■ **What needs to be done**
Repeat the lines below exactly as they appear, but leave out the images.

■ **Extracted records**
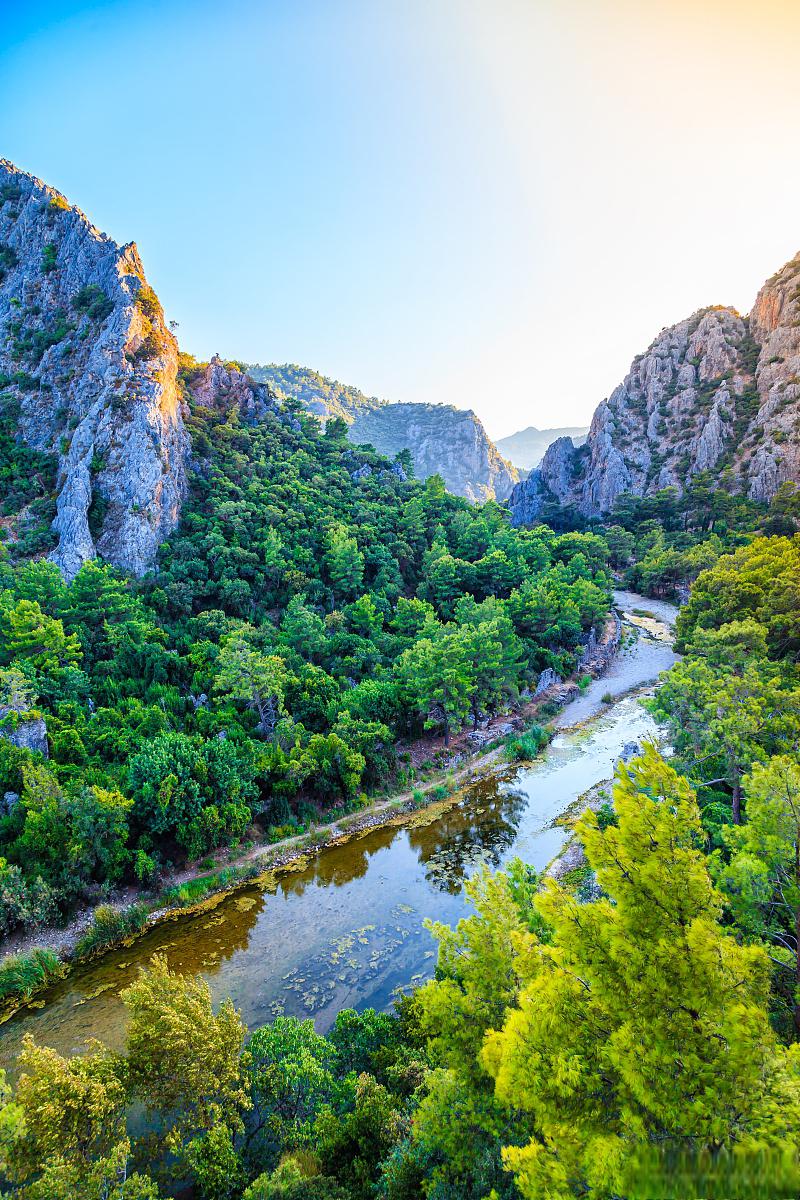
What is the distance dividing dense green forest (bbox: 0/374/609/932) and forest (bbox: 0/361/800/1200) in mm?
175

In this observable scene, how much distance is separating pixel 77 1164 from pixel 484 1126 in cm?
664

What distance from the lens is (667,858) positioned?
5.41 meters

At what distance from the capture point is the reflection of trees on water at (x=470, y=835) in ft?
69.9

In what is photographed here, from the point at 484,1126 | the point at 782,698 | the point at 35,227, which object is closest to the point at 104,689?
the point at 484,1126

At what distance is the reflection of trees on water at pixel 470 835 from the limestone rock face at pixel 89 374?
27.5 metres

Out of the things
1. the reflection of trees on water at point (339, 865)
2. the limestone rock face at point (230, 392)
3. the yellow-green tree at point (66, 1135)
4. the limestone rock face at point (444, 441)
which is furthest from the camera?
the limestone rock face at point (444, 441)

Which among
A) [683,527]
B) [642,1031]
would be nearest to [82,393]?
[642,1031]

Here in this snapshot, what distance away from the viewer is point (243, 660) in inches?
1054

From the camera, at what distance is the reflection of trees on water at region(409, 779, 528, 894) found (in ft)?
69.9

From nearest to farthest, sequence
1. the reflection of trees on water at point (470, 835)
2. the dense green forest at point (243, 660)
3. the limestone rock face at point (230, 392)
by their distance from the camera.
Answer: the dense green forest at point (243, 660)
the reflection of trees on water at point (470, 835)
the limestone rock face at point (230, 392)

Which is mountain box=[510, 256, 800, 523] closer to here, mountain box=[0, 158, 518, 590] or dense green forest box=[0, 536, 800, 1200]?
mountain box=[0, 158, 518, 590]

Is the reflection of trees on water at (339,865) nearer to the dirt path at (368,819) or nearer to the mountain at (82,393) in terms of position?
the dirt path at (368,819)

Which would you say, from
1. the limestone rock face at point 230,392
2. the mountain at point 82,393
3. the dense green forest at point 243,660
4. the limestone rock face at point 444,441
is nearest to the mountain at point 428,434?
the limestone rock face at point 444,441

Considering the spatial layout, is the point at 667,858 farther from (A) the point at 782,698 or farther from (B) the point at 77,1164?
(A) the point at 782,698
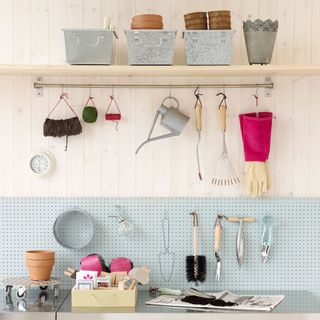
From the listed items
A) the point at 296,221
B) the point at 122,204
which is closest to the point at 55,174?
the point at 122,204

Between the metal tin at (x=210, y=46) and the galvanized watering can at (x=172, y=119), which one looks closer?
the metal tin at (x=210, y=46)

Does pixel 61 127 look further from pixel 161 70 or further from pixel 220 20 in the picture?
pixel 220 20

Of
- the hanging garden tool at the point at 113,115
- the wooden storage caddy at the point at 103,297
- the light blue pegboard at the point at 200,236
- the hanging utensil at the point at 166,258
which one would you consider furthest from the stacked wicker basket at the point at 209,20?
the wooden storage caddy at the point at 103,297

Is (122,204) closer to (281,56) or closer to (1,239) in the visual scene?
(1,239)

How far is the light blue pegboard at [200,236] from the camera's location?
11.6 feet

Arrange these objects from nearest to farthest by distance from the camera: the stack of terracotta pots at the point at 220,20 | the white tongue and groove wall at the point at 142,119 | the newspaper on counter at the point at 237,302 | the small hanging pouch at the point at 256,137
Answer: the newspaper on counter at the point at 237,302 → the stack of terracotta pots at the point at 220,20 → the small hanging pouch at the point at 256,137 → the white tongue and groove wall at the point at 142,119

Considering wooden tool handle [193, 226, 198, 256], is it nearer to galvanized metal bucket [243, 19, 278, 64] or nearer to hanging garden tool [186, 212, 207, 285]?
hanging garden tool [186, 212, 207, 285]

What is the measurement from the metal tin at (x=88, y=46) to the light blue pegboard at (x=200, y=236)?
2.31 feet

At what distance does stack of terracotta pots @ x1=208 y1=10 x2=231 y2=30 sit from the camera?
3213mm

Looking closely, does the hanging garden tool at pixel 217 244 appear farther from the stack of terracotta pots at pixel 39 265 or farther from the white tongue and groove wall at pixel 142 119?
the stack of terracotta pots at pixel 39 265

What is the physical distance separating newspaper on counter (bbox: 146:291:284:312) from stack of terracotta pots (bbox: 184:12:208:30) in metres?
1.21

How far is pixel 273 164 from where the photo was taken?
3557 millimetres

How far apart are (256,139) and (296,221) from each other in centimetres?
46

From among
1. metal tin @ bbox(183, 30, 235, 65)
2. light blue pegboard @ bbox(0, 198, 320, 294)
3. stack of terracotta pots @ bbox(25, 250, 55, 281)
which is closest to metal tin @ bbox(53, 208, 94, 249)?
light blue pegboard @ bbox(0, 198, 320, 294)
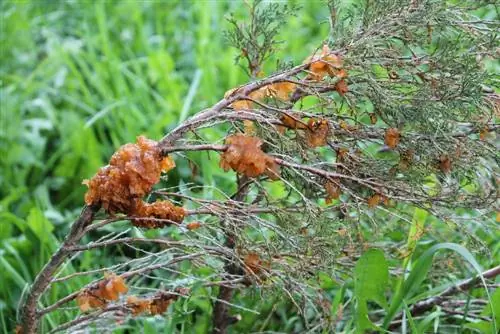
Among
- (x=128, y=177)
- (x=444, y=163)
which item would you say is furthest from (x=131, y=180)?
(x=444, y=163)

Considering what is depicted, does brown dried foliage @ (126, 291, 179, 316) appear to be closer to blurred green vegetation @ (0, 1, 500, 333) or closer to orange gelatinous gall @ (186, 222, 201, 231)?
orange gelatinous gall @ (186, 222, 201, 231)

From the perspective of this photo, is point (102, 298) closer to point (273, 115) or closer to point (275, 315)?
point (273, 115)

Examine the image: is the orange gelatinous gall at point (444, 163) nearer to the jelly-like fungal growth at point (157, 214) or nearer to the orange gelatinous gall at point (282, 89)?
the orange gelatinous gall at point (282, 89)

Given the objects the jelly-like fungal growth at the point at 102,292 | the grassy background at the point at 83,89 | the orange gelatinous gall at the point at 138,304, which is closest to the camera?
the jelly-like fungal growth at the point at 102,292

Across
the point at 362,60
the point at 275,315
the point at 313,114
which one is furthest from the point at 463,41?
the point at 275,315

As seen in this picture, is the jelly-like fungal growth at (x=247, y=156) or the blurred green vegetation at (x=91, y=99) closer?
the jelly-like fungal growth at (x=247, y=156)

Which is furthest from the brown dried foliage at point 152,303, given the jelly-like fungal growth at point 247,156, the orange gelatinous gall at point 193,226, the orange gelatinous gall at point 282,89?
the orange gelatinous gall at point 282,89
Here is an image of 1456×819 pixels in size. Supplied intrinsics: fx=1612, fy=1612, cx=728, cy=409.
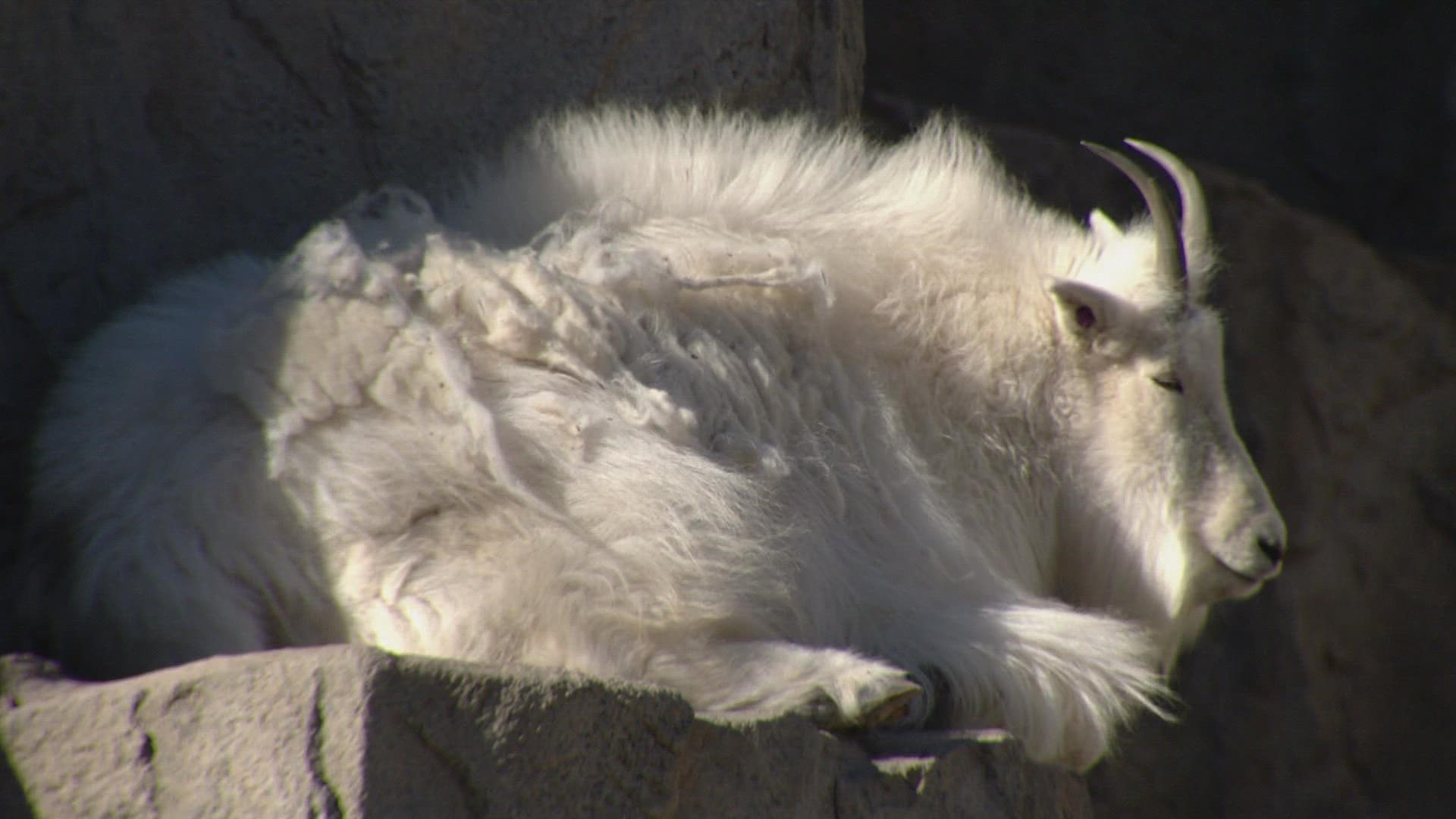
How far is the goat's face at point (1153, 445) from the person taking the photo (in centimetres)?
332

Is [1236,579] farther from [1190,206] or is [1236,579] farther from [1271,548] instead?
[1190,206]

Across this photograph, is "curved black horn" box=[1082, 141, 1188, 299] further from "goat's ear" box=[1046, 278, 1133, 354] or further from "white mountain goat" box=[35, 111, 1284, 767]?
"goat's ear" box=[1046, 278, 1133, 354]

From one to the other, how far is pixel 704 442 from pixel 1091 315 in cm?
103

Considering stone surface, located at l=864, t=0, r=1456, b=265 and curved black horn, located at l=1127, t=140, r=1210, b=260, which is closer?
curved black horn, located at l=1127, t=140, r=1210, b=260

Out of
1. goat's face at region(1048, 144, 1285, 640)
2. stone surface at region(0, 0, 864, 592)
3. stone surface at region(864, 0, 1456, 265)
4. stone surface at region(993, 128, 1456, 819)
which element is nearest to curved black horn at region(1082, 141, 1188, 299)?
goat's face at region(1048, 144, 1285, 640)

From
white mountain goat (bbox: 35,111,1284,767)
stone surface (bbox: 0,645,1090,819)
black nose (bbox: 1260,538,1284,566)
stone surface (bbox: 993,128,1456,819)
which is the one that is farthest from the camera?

■ **Final answer**
What is the distance dividing dense green forest (bbox: 0/374/609/932) and forest (bbox: 0/361/800/1200) in mm?
175

In this observable scene, how much distance is separating pixel 77 1164 from pixel 484 1126 in cm?
664

What distance from the lens is (667,858) positioned?
5.41 meters

At what distance from the capture point is the reflection of trees on water at (x=470, y=835) in ft?
69.9

In what is photographed here, from the point at 484,1126 | the point at 782,698 | the point at 35,227, which object is closest to the point at 104,689?
the point at 484,1126

At what distance is the reflection of trees on water at pixel 470 835 from the limestone rock face at pixel 89 374?
27.5 metres

Out of the things
1. the reflection of trees on water at point (339, 865)
2. the limestone rock face at point (230, 392)
3. the yellow-green tree at point (66, 1135)
4. the limestone rock face at point (444, 441)
which is furthest from the camera?
the limestone rock face at point (444, 441)

Which among
A) [683,527]
B) [642,1031]
would be nearest to [82,393]?
[642,1031]

Here in this snapshot, what distance away from the viewer is point (243, 660) in inches?
1054

From the camera, at what distance is the reflection of trees on water at region(409, 779, 528, 894) found (in ft)?
69.9

From nearest to farthest, sequence
1. the reflection of trees on water at point (470, 835)
2. the dense green forest at point (243, 660)
3. the limestone rock face at point (230, 392)
by their distance from the camera.
Answer: the dense green forest at point (243, 660)
the reflection of trees on water at point (470, 835)
the limestone rock face at point (230, 392)

Which is mountain box=[510, 256, 800, 523] closer to here, mountain box=[0, 158, 518, 590] or dense green forest box=[0, 536, 800, 1200]?
mountain box=[0, 158, 518, 590]

Is the reflection of trees on water at (339,865) nearer to the dirt path at (368,819) or nearer to the mountain at (82,393) in terms of position?
the dirt path at (368,819)

Which would you say, from
1. the limestone rock face at point 230,392
2. the mountain at point 82,393
3. the dense green forest at point 243,660
4. the limestone rock face at point 444,441
is nearest to the mountain at point 428,434?
the limestone rock face at point 444,441

Considering the spatial layout, is the point at 667,858 farther from (A) the point at 782,698 or farther from (B) the point at 77,1164?
(A) the point at 782,698
From the listed items
A) the point at 296,221
B) the point at 122,204
which is closest to the point at 55,174?
the point at 122,204

Between the metal tin at (x=210, y=46) and the galvanized watering can at (x=172, y=119), which one looks closer?
the metal tin at (x=210, y=46)

Does pixel 61 127 look further from pixel 161 70 or further from pixel 220 20 in the picture?
pixel 220 20

Of
- the hanging garden tool at the point at 113,115
- the wooden storage caddy at the point at 103,297
- the light blue pegboard at the point at 200,236
- the hanging utensil at the point at 166,258
which one would you consider furthest from the stacked wicker basket at the point at 209,20?
the wooden storage caddy at the point at 103,297

Is (122,204) closer to (281,56) or closer to (1,239) in the visual scene?
(1,239)

How far is the light blue pegboard at [200,236] from the camera's location?
11.6 feet

Arrange these objects from nearest to farthest by distance from the camera: the stack of terracotta pots at the point at 220,20 | the white tongue and groove wall at the point at 142,119 | the newspaper on counter at the point at 237,302 | the small hanging pouch at the point at 256,137
Answer: the newspaper on counter at the point at 237,302 → the stack of terracotta pots at the point at 220,20 → the small hanging pouch at the point at 256,137 → the white tongue and groove wall at the point at 142,119

Considering wooden tool handle [193, 226, 198, 256], is it nearer to galvanized metal bucket [243, 19, 278, 64] or nearer to hanging garden tool [186, 212, 207, 285]?
hanging garden tool [186, 212, 207, 285]

What is the measurement from the metal tin at (x=88, y=46) to the light blue pegboard at (x=200, y=236)?
2.31 feet

At what distance does stack of terracotta pots @ x1=208 y1=10 x2=231 y2=30 sit from the camera?
3213mm

Looking closely, does the hanging garden tool at pixel 217 244 appear farther from the stack of terracotta pots at pixel 39 265 or farther from the white tongue and groove wall at pixel 142 119?
the stack of terracotta pots at pixel 39 265

What is the physical distance separating newspaper on counter (bbox: 146:291:284:312) from stack of terracotta pots (bbox: 184:12:208:30) in metres?
1.21

How far is pixel 273 164 from where the photo was taken?
3557 millimetres

How far apart are (256,139) and (296,221) from each other in centimetres?
46

From among
1. metal tin @ bbox(183, 30, 235, 65)
2. light blue pegboard @ bbox(0, 198, 320, 294)
3. stack of terracotta pots @ bbox(25, 250, 55, 281)
which is closest to metal tin @ bbox(53, 208, 94, 249)?
light blue pegboard @ bbox(0, 198, 320, 294)
Among
- (x=128, y=177)
- (x=444, y=163)
which item would you say is furthest from (x=131, y=180)?
(x=444, y=163)

Considering what is depicted, does brown dried foliage @ (126, 291, 179, 316) appear to be closer to blurred green vegetation @ (0, 1, 500, 333) or closer to orange gelatinous gall @ (186, 222, 201, 231)?
orange gelatinous gall @ (186, 222, 201, 231)

From the perspective of this photo, is point (102, 298) closer to point (273, 115) or closer to point (275, 315)?
point (273, 115)

Examine the image: is the orange gelatinous gall at point (444, 163) nearer to the jelly-like fungal growth at point (157, 214) or nearer to the orange gelatinous gall at point (282, 89)?
the orange gelatinous gall at point (282, 89)

Given the objects the jelly-like fungal growth at the point at 102,292 | the grassy background at the point at 83,89 | the orange gelatinous gall at the point at 138,304, which is closest to the camera?
the jelly-like fungal growth at the point at 102,292

Across
the point at 362,60
the point at 275,315
the point at 313,114
which one is furthest from the point at 463,41?
the point at 275,315

As seen in this picture, is the jelly-like fungal growth at (x=247, y=156) or the blurred green vegetation at (x=91, y=99) closer?
the jelly-like fungal growth at (x=247, y=156)

Which is furthest from the brown dried foliage at point 152,303, given the jelly-like fungal growth at point 247,156, the orange gelatinous gall at point 193,226, the orange gelatinous gall at point 282,89?
the orange gelatinous gall at point 282,89
Here is an image of 1456×819 pixels in size. Supplied intrinsics: fx=1612, fy=1612, cx=728, cy=409.
How far is the goat's face at point (1153, 445) from the person taking the photo (in centimetres)?
332

Is [1236,579] farther from [1190,206] or is [1236,579] farther from [1271,548] instead?
[1190,206]

Across this photograph, is "curved black horn" box=[1082, 141, 1188, 299] further from "goat's ear" box=[1046, 278, 1133, 354] or further from "white mountain goat" box=[35, 111, 1284, 767]?
"goat's ear" box=[1046, 278, 1133, 354]

From one to the other, how far is pixel 704 442 from pixel 1091 315 in cm?
103

Considering stone surface, located at l=864, t=0, r=1456, b=265 and curved black horn, located at l=1127, t=140, r=1210, b=260, which is closer?
curved black horn, located at l=1127, t=140, r=1210, b=260

Out of
1. goat's face at region(1048, 144, 1285, 640)
2. stone surface at region(0, 0, 864, 592)
3. stone surface at region(864, 0, 1456, 265)
4. stone surface at region(993, 128, 1456, 819)
which element is nearest to curved black horn at region(1082, 141, 1188, 299)?
goat's face at region(1048, 144, 1285, 640)

From
white mountain goat (bbox: 35,111,1284,767)
stone surface (bbox: 0,645,1090,819)
black nose (bbox: 1260,538,1284,566)
stone surface (bbox: 993,128,1456,819)
which is the one that is farthest from the camera?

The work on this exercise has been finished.